У ворот студии меня поджидал маленький джентльмен из министерства, чтобы доставить с ветерком на спортивной машине в дом на Вильгельмштрассе. Когда я, запыхавшись, вошла в зал, стоявшая в дверях Магда не сдержала упрека: «Вы опоздали, фрау Чехова». Меня представили Гитлеру, он обрадовался, усадил меня рядом с собой и стал рассказывать, как его потрясла моя игра в фильме «Огненная граница». Был он очень любезен, держал под руку с истинно австрийской вежливостью и высказал интерес к русской культуре и свое восхищение моей тетей, актрисой Ольгой Леонардовной Чеховой. Потом Гитлер вышел к собравшимся и посвятил их в свое видение задач искусства. Не бог знает что, но для нашей студии полезно.

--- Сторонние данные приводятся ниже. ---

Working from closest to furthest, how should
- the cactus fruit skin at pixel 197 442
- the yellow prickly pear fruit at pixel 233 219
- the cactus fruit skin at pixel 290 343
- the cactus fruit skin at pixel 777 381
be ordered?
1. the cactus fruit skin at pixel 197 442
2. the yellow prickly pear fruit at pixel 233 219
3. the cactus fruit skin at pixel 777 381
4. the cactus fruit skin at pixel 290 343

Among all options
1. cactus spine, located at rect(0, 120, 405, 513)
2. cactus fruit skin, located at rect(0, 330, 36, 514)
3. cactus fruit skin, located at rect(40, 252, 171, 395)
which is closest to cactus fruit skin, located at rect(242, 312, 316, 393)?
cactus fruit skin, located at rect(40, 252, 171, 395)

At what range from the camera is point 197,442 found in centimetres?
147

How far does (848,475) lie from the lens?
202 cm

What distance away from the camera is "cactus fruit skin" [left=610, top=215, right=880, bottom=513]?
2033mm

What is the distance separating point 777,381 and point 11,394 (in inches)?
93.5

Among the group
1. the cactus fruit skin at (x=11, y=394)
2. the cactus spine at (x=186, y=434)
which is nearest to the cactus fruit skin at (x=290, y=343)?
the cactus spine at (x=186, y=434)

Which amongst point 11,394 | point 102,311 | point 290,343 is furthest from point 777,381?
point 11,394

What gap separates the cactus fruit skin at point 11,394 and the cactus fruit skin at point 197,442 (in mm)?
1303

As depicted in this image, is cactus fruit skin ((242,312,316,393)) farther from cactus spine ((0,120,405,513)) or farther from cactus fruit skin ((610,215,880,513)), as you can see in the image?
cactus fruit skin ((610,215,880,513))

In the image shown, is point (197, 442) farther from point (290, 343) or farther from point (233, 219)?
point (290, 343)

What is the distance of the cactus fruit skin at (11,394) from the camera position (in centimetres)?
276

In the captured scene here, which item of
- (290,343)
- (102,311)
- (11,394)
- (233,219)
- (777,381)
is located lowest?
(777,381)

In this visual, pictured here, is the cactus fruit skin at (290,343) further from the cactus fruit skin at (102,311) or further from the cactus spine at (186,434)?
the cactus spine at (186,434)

Сегодня вся студия звенит пересказами вчерашней встречи с рейхсканцлером и его речи о роли кино в жизни страны. Все, конечно, в восторге – ясно как день, что интерес правительства к нашему искусству обещает нам светлое будущее. Кто-то рассказал, будто господин Гитлер так любит кино, что после коллективного просмотра очередного интересного фильма собирает своих подчиненных в кабинете, чтобы представить им художественный обзор увиденного.
Лёва
Лёва хотел писать музыку, только музыку и все, никаких других отвлекающих обязательств. Однако это не удавалось. Пока он занимал должность музыкального консультанта МХАТа, было еще терпимо, хотя и там иногда приходилось выполнять щекотливые задания. Но, по крайней мере, он несколько раз выручил из беды свою любимую тетю Ольгу, которая не всегда следила за своим языком.
Вскоре его повысили, назначив музыкальным консультантом политического управления Красной армии, – несомненно, без ОГПУ тут не обошлось. Но он собрал всю свою волю и, послушно оставив семью без охраны, поехал с группой актеров через Сибирь и Владивосток на Сахалин, совсем как когда-то его знаменитый родственник, по воле судьбы покойный приемный отец Антон Чехов. Как и великому писателю и драматургу, поездка эта дала Лёве богатый материал для творчества: Чехов написал книгу «Сахалин», а Лев Книппер создал «Дальневосточную симфонию», впервые исполненную в Центральном доме Красной армии и получившую высокую оценку критиков.
А времена для музыкантов наступили суровые: товарищ Сталин, демонстративно хлопнув дверью, ушел с представления оперы Д. Шостаковича «Леди Макбет Мценского уезда», и на следующий день в «Правде» появилась статья «Сумбур вместо музыки». В это время Лёва сочинял четвертую симфонию, посвященную гражданской войне. К великому удивлению композитора, одна из ее четырех частей стала всесоюзным шлягером и оставалась им много лет, вплоть до наших дней. Слова к этой музыке написал поэт В. Гусев, и называется она «Полюшко-поле».
«Я сначала сам не осознал, что создал жемчужину», – написал Лёва Ольге.